- What this task involves: Transcribe the entries that follow exactly as they appear, minus pictures.

^^^^^^^^^^^^^^^^

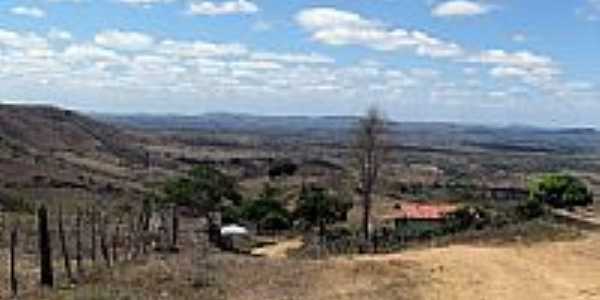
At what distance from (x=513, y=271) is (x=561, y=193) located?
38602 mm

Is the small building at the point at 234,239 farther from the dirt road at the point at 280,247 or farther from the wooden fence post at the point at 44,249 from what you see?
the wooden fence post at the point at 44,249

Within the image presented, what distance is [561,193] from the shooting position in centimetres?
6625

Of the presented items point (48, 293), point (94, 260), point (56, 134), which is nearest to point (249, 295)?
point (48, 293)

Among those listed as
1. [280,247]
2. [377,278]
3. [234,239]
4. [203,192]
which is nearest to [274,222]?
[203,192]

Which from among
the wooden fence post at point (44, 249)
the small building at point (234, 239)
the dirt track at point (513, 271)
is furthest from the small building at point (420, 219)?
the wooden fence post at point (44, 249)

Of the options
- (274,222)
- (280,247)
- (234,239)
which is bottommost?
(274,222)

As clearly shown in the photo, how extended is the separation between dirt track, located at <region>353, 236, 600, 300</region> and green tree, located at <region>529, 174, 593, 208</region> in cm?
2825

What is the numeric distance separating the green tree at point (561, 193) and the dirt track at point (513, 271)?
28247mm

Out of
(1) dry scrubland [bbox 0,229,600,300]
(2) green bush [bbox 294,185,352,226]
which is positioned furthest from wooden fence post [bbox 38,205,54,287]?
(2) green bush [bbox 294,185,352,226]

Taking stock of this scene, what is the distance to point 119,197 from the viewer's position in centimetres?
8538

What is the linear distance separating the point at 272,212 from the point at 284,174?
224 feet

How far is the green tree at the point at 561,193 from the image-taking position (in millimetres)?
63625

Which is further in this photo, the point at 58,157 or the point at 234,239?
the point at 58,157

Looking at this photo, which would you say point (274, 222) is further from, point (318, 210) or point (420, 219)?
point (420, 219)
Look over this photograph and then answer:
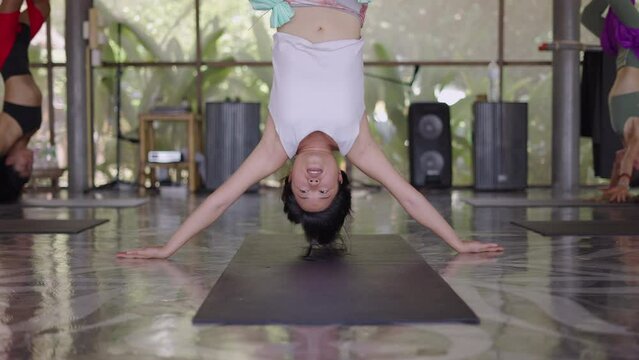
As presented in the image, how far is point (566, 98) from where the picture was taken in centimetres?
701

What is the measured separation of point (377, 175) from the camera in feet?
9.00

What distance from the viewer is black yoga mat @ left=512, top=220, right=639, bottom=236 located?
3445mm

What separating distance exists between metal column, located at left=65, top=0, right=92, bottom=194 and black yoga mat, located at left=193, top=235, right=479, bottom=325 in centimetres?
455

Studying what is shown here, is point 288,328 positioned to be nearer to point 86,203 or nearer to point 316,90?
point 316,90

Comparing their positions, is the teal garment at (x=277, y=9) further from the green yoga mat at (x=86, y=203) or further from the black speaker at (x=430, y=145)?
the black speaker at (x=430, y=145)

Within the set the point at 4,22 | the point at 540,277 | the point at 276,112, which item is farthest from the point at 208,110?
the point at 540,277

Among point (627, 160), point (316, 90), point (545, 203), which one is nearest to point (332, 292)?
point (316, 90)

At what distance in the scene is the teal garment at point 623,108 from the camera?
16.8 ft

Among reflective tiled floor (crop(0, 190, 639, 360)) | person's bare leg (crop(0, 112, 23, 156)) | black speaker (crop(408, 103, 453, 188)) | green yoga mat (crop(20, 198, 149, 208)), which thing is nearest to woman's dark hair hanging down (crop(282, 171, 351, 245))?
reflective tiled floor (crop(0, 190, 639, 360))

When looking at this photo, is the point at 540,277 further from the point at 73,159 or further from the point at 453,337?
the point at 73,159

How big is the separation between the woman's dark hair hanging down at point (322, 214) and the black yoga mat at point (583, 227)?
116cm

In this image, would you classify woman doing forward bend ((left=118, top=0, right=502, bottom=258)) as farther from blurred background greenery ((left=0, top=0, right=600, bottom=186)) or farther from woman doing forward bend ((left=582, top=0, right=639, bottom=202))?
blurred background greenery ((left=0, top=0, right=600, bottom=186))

^^^^^^^^^^^^^^^^

- Exercise answer:
At what distance from (x=513, y=271) is (x=561, y=193) located?
38602 mm

Is the small building at the point at 234,239 farther from the dirt road at the point at 280,247 or farther from the wooden fence post at the point at 44,249 from what you see?
the wooden fence post at the point at 44,249

Within the image presented, what distance is [561,193] from the shooting position in centimetres?
6625

Of the presented items point (48, 293), point (94, 260), point (56, 134), which is nearest to point (249, 295)?
point (48, 293)

Among those listed as
1. [280,247]
2. [377,278]
3. [234,239]
4. [203,192]
which is nearest to [274,222]?
[203,192]

Which from among
the wooden fence post at point (44, 249)
the small building at point (234, 239)
the dirt track at point (513, 271)
is furthest from the small building at point (420, 219)?
the wooden fence post at point (44, 249)

Of the options
- (274,222)
- (280,247)
- (234,239)
which is bottommost?
(274,222)

As clearly shown in the photo, how extended is the separation between dirt track, located at <region>353, 236, 600, 300</region> and green tree, located at <region>529, 174, 593, 208</region> in cm?
2825

What is the numeric distance separating the green tree at point (561, 193) and the dirt track at point (513, 271)?
28247mm

Out of
(1) dry scrubland [bbox 0,229,600,300]
(2) green bush [bbox 294,185,352,226]
which is positioned furthest from wooden fence post [bbox 38,205,54,287]?
(2) green bush [bbox 294,185,352,226]

Taking stock of this scene, what is the distance to point 119,197 from the viewer's position in centimetres?
8538

What is the linear distance separating the point at 272,212 from the point at 284,174?
224 feet

How far is the green tree at the point at 561,193 from the image-taking position (in millimetres)?
63625

Which is further in this photo, the point at 58,157 or the point at 234,239?
the point at 58,157

Looking at this photo, which would you say point (274, 222) is further from, point (318, 210) or point (420, 219)?
point (420, 219)
Look over this photograph and then answer:
As presented in the image, how far is point (566, 98) from where the picture was taken in centimetres?
701

What is the measured separation of point (377, 175) from the camera in feet?
9.00

What distance from the viewer is black yoga mat @ left=512, top=220, right=639, bottom=236 located?
3445mm

What separating distance exists between metal column, located at left=65, top=0, right=92, bottom=194 and black yoga mat, located at left=193, top=235, right=479, bottom=325 in centimetres?
455

Studying what is shown here, is point 288,328 positioned to be nearer to point 86,203 or nearer to point 316,90?
point 316,90

Comparing their positions, is the teal garment at (x=277, y=9) further from the green yoga mat at (x=86, y=203) or further from the black speaker at (x=430, y=145)?
the black speaker at (x=430, y=145)

Within the set the point at 4,22 | the point at 540,277 | the point at 276,112, which item is farthest from the point at 208,110?
the point at 540,277

Among point (627, 160), point (316, 90), point (545, 203), which one is nearest to point (332, 292)?
point (316, 90)

At what distance in the scene is the teal garment at point 623,108 from the camera?
16.8 ft

Among reflective tiled floor (crop(0, 190, 639, 360)) | person's bare leg (crop(0, 112, 23, 156)) | black speaker (crop(408, 103, 453, 188)) | green yoga mat (crop(20, 198, 149, 208)), which thing is nearest to woman's dark hair hanging down (crop(282, 171, 351, 245))?
reflective tiled floor (crop(0, 190, 639, 360))

When looking at this photo, is the point at 540,277 further from the point at 73,159 or further from the point at 453,337?
the point at 73,159

How big is the separation between the woman's dark hair hanging down at point (322, 214) and the black yoga mat at point (583, 227)?
116cm

In this image, would you classify woman doing forward bend ((left=118, top=0, right=502, bottom=258)) as farther from blurred background greenery ((left=0, top=0, right=600, bottom=186)) or farther from woman doing forward bend ((left=582, top=0, right=639, bottom=202))?
blurred background greenery ((left=0, top=0, right=600, bottom=186))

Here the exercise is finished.